Written task ::
Copy out the text of each of the records below word for word, leaving out the pictures.

Image-caption records from the web ::
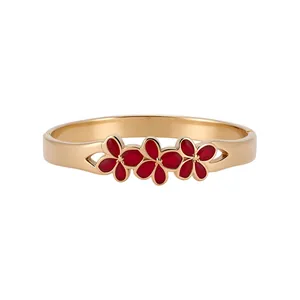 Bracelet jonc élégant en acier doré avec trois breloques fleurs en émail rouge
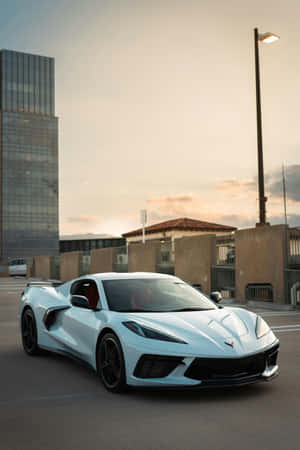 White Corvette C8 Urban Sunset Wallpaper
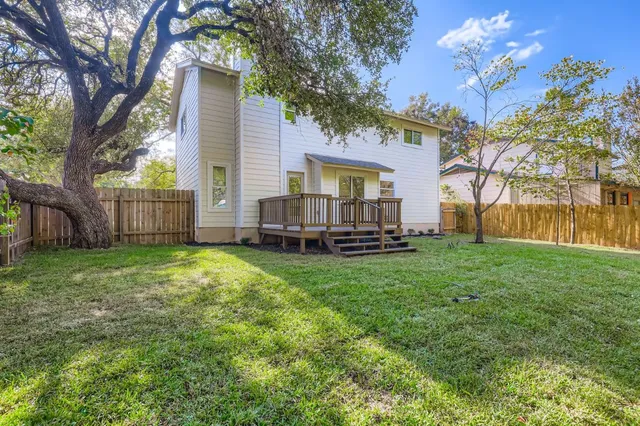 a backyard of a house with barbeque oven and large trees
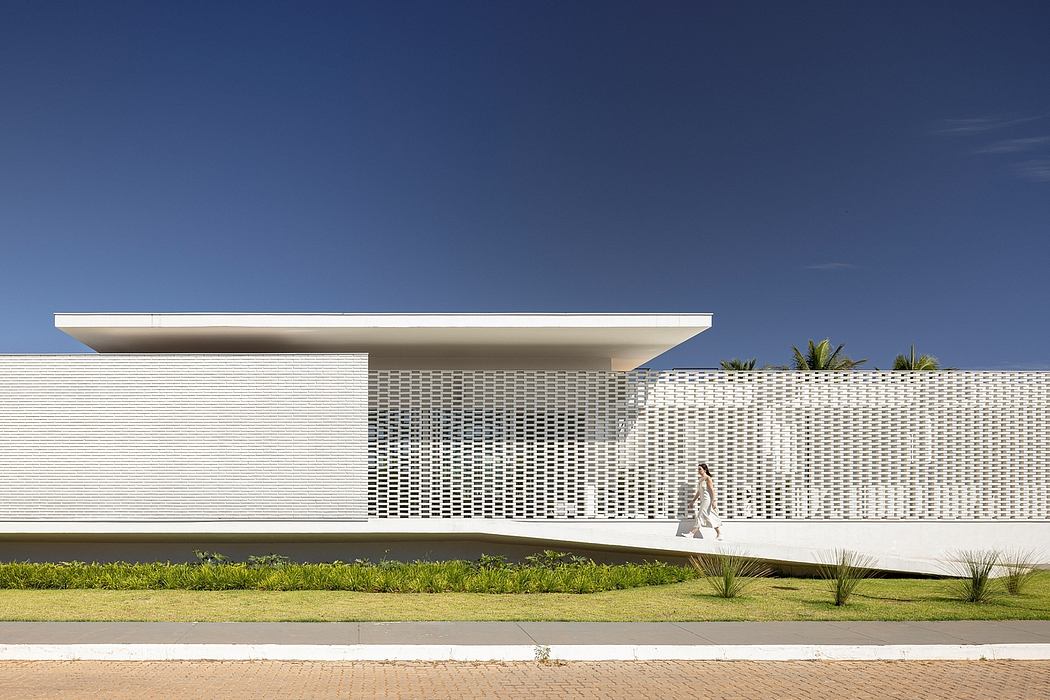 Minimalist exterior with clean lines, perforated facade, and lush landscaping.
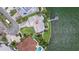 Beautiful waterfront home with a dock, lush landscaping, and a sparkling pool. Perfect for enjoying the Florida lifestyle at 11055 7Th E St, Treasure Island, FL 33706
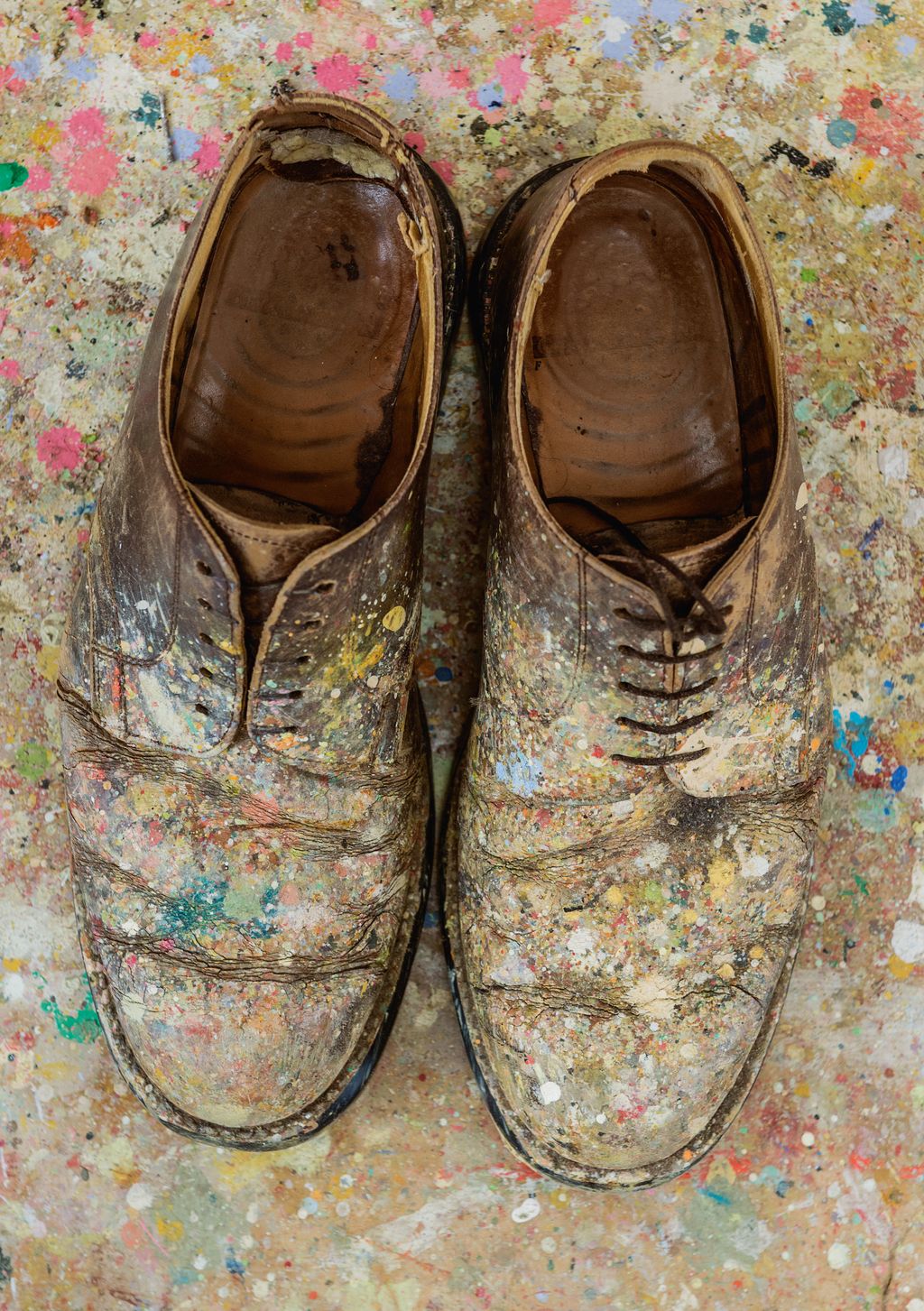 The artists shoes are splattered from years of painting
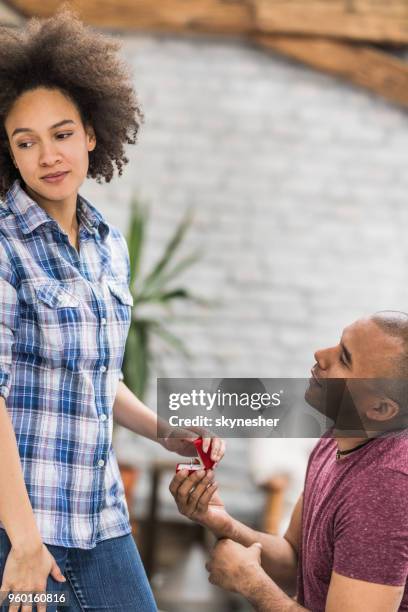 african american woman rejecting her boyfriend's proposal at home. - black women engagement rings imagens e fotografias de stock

Answer to this exercise ::
 Bracelet jonc élégant en acier doré avec trois breloques fleurs en émail rouge
 White Corvette C8 Urban Sunset Wallpaper
 a backyard of a house with barbeque oven and large trees
 Minimalist exterior with clean lines, perforated facade, and lush landscaping.
 Beautiful waterfront home with a dock, lush landscaping, and a sparkling pool. Perfect for enjoying the Florida lifestyle at 11055 7Th E St, Treasure Island, FL 33706
 The artists shoes are splattered from years of painting
 african american woman rejecting her boyfriend's proposal at home. - black women engagement rings imagens e fotografias de stock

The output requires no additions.